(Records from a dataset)
╔══

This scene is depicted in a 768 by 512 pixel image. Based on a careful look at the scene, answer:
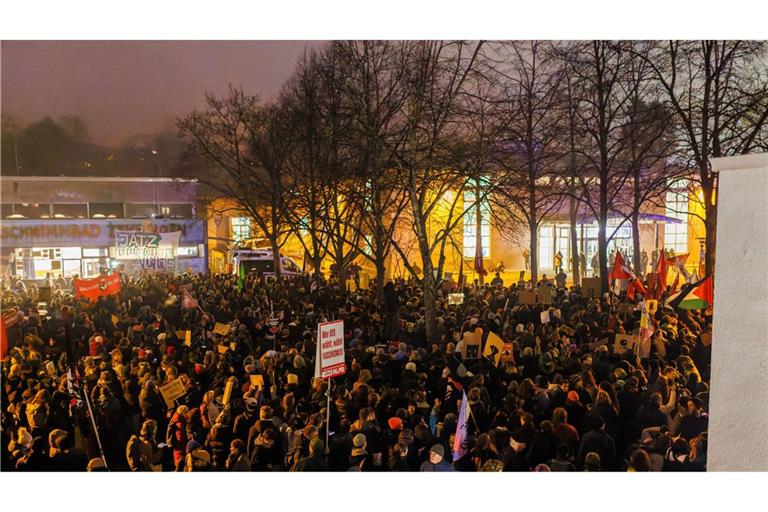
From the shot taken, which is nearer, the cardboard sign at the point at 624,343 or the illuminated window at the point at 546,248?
the cardboard sign at the point at 624,343

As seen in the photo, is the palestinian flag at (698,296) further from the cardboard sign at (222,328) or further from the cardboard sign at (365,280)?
the cardboard sign at (222,328)

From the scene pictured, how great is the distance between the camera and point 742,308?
426 cm

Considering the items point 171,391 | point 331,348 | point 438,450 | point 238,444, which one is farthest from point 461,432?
point 171,391

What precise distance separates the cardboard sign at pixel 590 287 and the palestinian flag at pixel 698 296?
1070 mm

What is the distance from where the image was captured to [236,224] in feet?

╚══

Stated task:
Quote the material above word for word, omitting the pictures.

Written answer:
This scene is depicted in a 768 by 512 pixel image. Based on a careful look at the scene, answer:
From the shot taken, which is nearer, the cardboard sign at the point at 624,343 or the illuminated window at the point at 546,248?
the cardboard sign at the point at 624,343

As seen in the photo, is the palestinian flag at (698,296) further from the cardboard sign at (222,328) or further from the cardboard sign at (365,280)?
the cardboard sign at (222,328)

From the scene pictured, how great is the distance between the camera and point 742,308?
426 cm

Considering the items point 171,391 | point 331,348 | point 438,450 | point 238,444, which one is farthest from point 461,432?
point 171,391

What precise distance separates the cardboard sign at pixel 590 287 and the palestinian flag at pixel 698 296?
1070 mm

What is the distance from where the image was captured to [236,224] in feet?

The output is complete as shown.